- **ABOUT THIS EXERCISE**:
Restate exactly the lines that run from the start of the records below to the line containing "background-color: rgba(0, 0, 0, 0.5);", counting both ends, and nothing else; pictures stay out.

Segment Start: RECORDS SHOWN

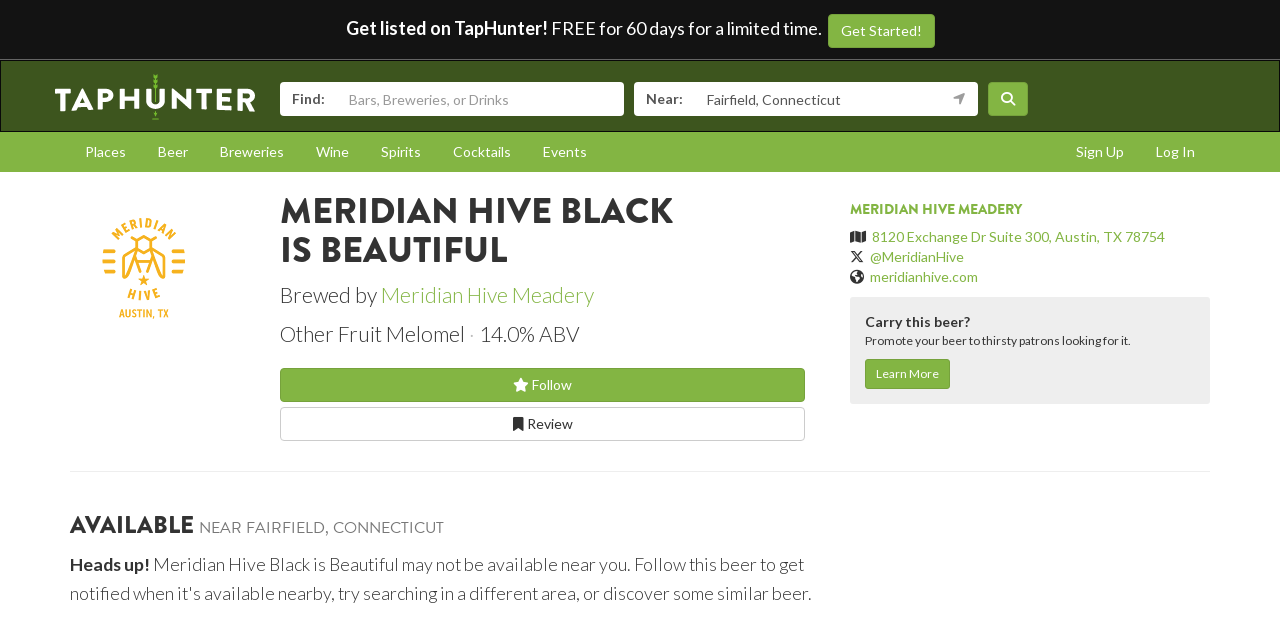

--- FILE ---
content_type: text/css
request_url: https://www.taphunter.com/static/js/jquery.appbanner/jquery.appbanner.css
body_size: 228
content:
/* Overlay styling */
.overlay {
  position: fixed;
  left: 0;
  top: 0;
  width: 100%;
  height: 100%;
  background-color: rgba(0, 0, 0, 0.5);
  z-index: 1000;
  display: none;
}


/* mobile banner styling */
#mobileBanner {
  position: fixed;
  left: 0;
  bottom: -40%;
  width: 100%;
  height: 40%;
  background-color: rgb(255, 255, 255);
  z-index: 1001;
  text-align: center;
}

.mb-header {
  margin-top: 5%;
  margin-bottom: 12%;
  font-size: 7vw;
}

.mb-store {
  display: block;
  margin: auto 8vw;
  padding-top: 2%;
  padding-bottom: 2%;
  color: rgb(255, 255, 255);
  background-color: #83b543;
  border-radius: 12px;
  text-transform: uppercase;
  font-size: 7vw;
}

.mb-close {
  margin-top: 2%;
  font-size: 4vw;
  color: #A9A9A9;
}

.mb-close a {
  text-decoration: underline;
  padding: 2% 0;
  color: inherit;
}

Segment End: RECORDS SHOWN

- **FINISHED EXERCISE**:
--- FILE ---
content_type: text/css
request_url: https://www.taphunter.com/static/js/jquery.appbanner/jquery.appbanner.css
body_size: 228
content:
/* Overlay styling */
.overlay {
  position: fixed;
  left: 0;
  top: 0;
  width: 100%;
  height: 100%;
  background-color: rgba(0, 0, 0, 0.5);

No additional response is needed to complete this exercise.